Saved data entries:
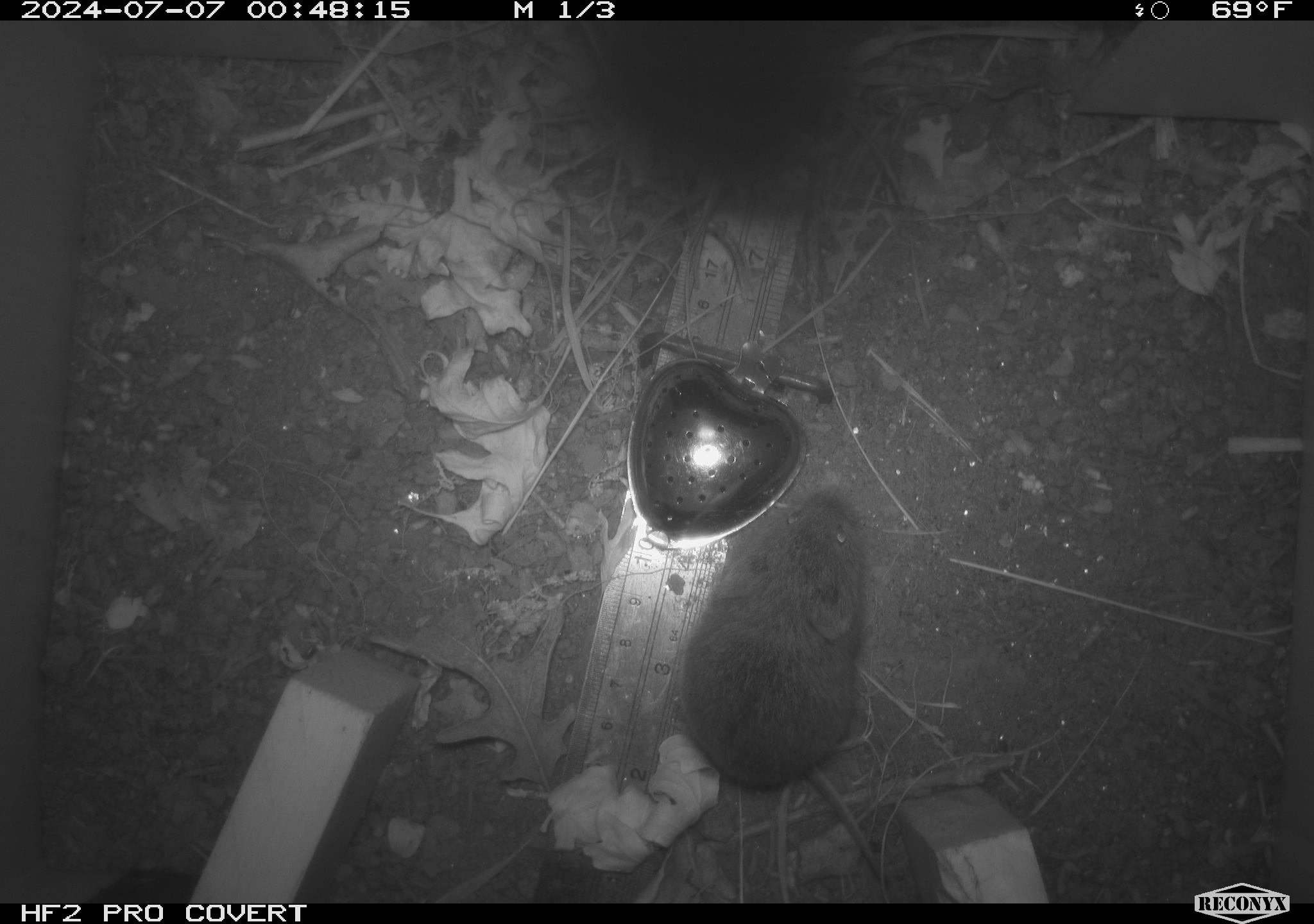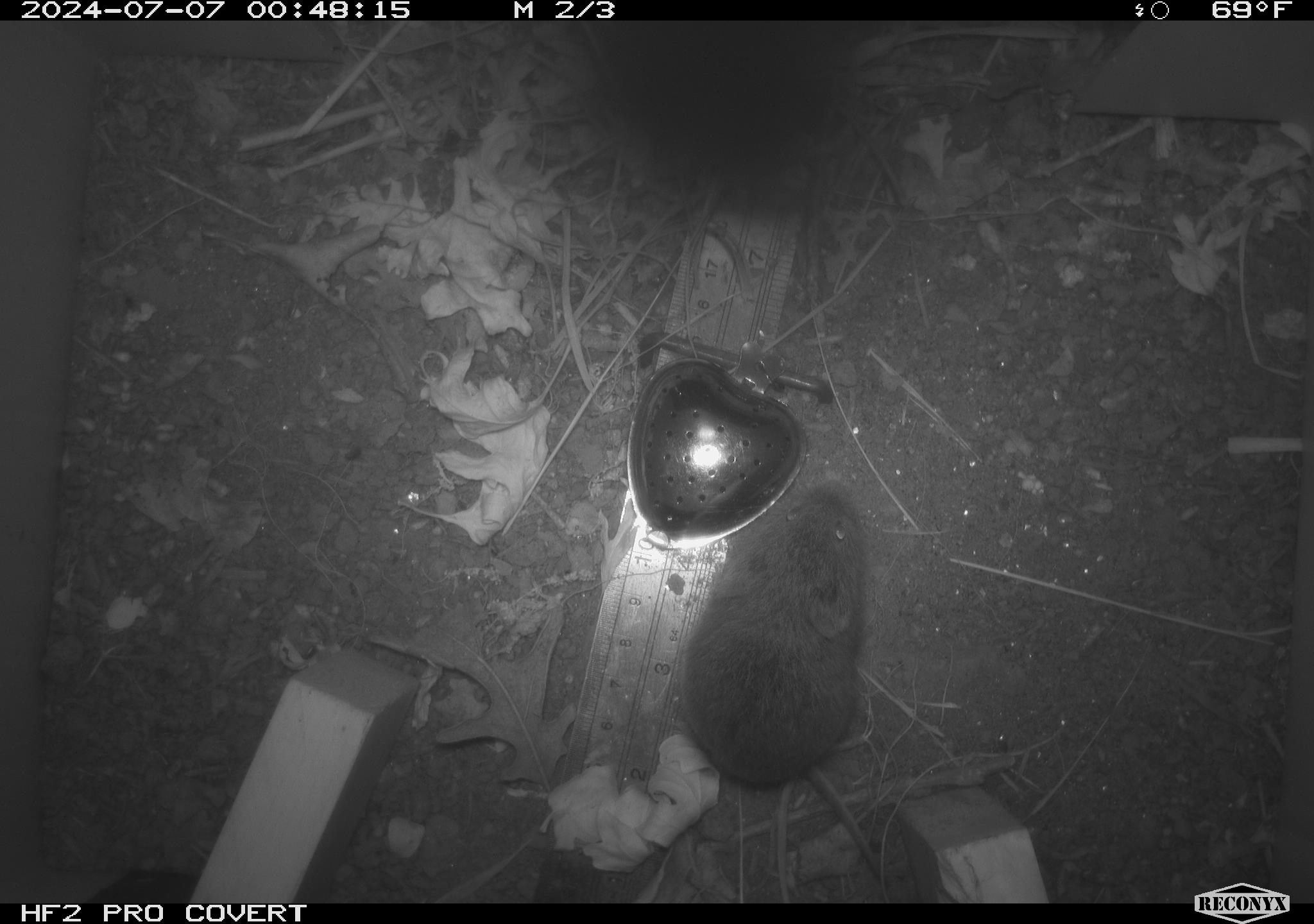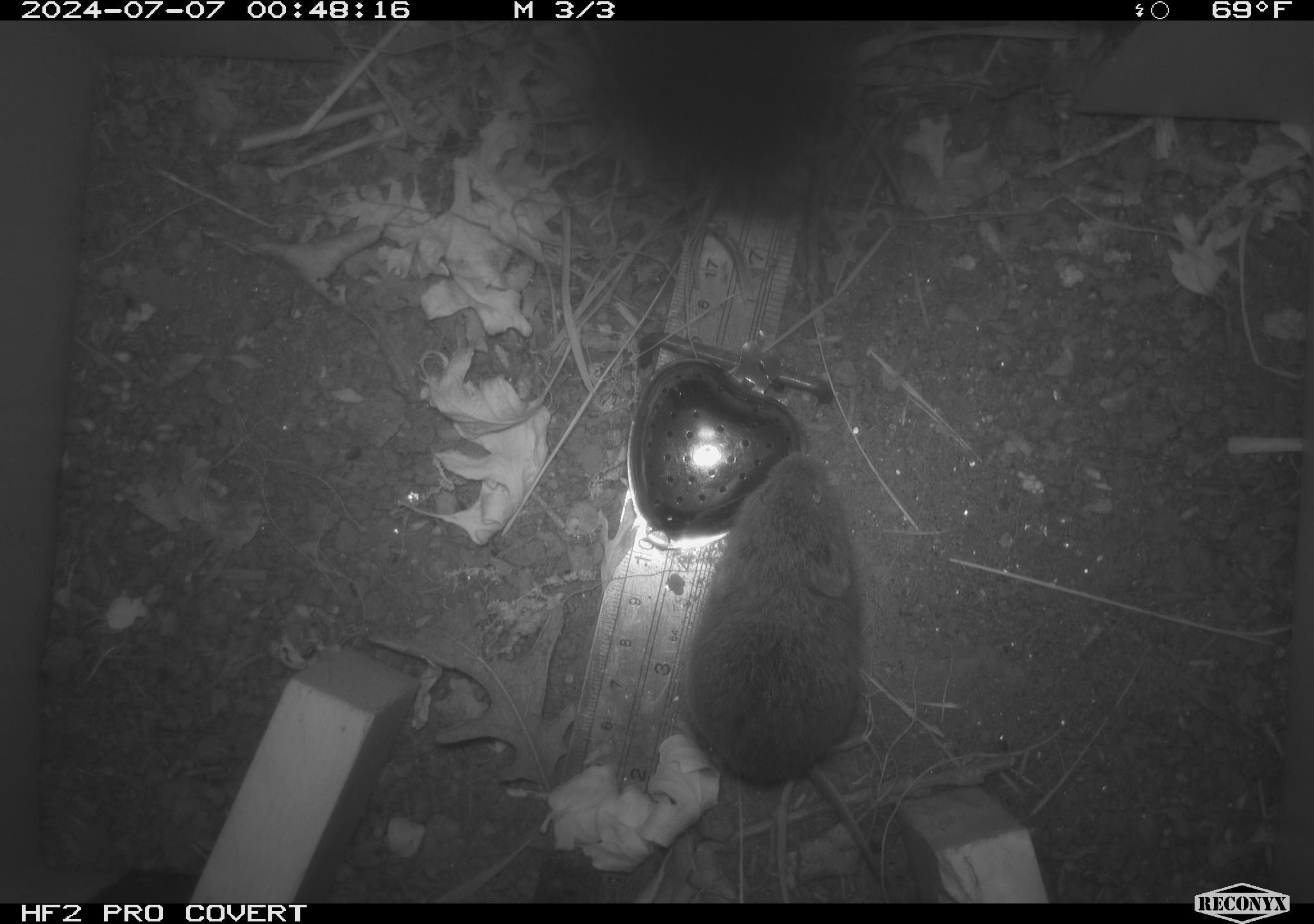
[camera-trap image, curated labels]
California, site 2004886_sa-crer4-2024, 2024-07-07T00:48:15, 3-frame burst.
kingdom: Animalia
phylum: Chordata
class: Mammalia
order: Rodentia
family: Cricetidae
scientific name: Arvicolinae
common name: voles, lemmings, and muskrats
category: arvicolinae subfamily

* [EXERCISE DIRECTIONS] Without including any picture, retype the entries exactly.

* [REPLY TO THE TASK]
[camera-trap image, curated labels]
California, site 2004886_sa-crer4-2024, 2024-07-07T00:48:15, 3-frame burst.
kingdom: Animalia
phylum: Chordata
class: Mammalia
order: Rodentia
family: Cricetidae
scientific name: Arvicolinae
common name: voles, lemmings, and muskrats
category: arvicolinae subfamily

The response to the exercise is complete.